Over coffee they realized it was Christmas Eve, and so they separated to buy each other presents. Malcolm bought Frances a case of her preferred French wine; he also brought home a small potted Christmas tree and a single string of lights. He decorated the tree and set it on the table in the breakfast nook; he opened one of the bottles and waited for Frances to return. When she entered the apartment she was pushing a bicycle with a bow on its handlebars. She had pushed it all the way up the stairwell and was panting heavily. “Come and get it away from me, Christ, I’m dying.”
It was early evening. They drank through a first, then a second bottle of wine, and Frances became fixated on Malcolm’s lack of enthusiasm for the bicycle. Malcolm hadn’t ridden a bicycle in twenty years and it was true that at first glance he was indifferent to possess it. Frances was adamant that he should ride it that night but Malcolm didn’t want to go outside. Finally, and thanks in part to the wine, they decided he could and should ride the bicycle in the apartment. They moved the furniture to clear a path and after two false starts he was off.

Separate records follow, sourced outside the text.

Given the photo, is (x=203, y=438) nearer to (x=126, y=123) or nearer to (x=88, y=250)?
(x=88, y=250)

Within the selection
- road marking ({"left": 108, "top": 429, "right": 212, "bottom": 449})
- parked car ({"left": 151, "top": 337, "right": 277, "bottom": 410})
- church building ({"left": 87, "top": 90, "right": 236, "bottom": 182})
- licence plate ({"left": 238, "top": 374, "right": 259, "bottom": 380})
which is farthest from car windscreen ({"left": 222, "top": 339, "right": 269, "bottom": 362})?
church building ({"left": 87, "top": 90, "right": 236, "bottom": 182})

His circuit consisted of a loop in his bedroom, then down the hall and through the living room to Frances’s room, another loop, and back again. The activity at the beginning required his total focus; but after a while he became more comfortable and sure of his route, and so could relax. Minutes passed with Malcolm pedaling along his path. Frances had climbed into her bed, which had been pushed to the center of her room, and Malcolm rode around her in slow circles.
“It’s a smooth rider.”
“Ding the bell.”
He dinged the bell and went away down the hall, then returned to loop his mother. Frances was quiet. Small Frank was sitting at the foot of her bed and she was smiling at him.
“What?” Malcolm asked.
“Oh,” said Frances. “I was thinking about a sailboat he bought me.”

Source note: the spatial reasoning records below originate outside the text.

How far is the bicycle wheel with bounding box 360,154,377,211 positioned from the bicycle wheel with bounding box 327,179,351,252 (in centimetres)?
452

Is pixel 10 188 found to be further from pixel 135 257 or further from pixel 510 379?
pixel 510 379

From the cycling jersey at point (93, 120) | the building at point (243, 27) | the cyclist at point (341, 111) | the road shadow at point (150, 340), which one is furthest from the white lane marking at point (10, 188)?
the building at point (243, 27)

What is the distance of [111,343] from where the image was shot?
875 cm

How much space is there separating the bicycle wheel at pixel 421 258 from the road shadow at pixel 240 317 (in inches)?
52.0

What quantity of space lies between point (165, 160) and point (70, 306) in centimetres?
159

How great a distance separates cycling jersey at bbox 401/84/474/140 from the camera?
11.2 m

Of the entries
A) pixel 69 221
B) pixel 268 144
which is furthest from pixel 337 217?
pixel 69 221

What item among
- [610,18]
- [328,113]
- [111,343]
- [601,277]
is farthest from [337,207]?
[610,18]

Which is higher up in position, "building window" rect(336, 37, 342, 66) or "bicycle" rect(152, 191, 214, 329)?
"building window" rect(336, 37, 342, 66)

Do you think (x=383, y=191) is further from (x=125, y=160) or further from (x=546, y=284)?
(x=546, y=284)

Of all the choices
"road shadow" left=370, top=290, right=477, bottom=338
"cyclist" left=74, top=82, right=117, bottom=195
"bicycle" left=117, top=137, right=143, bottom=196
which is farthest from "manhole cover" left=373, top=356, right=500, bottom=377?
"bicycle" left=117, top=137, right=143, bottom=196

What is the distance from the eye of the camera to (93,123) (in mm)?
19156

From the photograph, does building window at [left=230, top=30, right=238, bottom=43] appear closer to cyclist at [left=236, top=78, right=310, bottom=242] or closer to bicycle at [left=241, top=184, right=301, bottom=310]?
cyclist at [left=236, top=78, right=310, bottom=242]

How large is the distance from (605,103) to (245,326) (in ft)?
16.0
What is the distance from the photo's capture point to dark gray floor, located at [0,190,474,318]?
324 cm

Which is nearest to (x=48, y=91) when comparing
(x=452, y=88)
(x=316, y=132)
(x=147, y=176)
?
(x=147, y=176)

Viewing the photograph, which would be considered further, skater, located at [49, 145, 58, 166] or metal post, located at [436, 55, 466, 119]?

“He bought you a sailboat?”
“For Christmas one year, yes.”
“Since when were you interested in sailboats?”
“I was never interested in sailboats. That’s what was so curious about the gift.”
“You didn’t want it?”
“I didn’t, no.” She nudged Small Frank with her foot. Small Frank dropped his head and closed his eyes. Malcolm performed a circle in silence. He narrowly avoided crashing into a side table.
“How does a person receive a sailboat?” he asked.
“He blindfolded me and brought me to the marina. Blindfold off, he pointed out a large boat and told me it was mine. It was named Sunny Disposish, and it was a very nice sailboat with a teak interior and a Jacuzzi on deck and it took about six grown men to get it going.” She shook her head. “He had offices in Southampton then, and had an idea that he and I would make the most of the commute. We were going to pieces for the first time and I suppose he thought a boat might return us to one another.”
“It’s nice that he tried.”
“It’s not not nice. You know what would have been nicer, though? If he’d not bought me a sailboat at all, but instead ceased fucking every lukewarm hole that crossed his field of vision.”
Malcolm circled the bed twice, then rode from the room. Frances heard a rattling crash, which was the sound of Malcolm jumping from the bike and onto his bed. He hadn’t eaten any dinner and was quite drunk and fell asleep almost at once; but Frances was restless, and she moved to the kitchen nook, to smoke and drink tap water, to feel her loneliness and to think of it. Small Frank had climbed onto the table, curling up at the base of the Christmas tree. In looking at its lights, Frances thought of her childhood, of her father in his robe carrying her up the stairs on Christmas Eve. He smelled of cigarettes and drink and aftershave, a combination of scents that she loved devotedly from this moment and through the span of her life. Franklin had emanated that same deadly troika when they’d met, before the alcohol had turned sour in him, and the smoke acrid.
Frances stared at the tree. She half-closed her eyes and the Christmas lights became stretched-out spears, pulsing and tilting. She held the colored bars in her gaze; when she closed her eyes further, the lights lost their integrity, jumping to a shapeless smudge of clownish pigmentation, describing nothing, impossible to romanticize.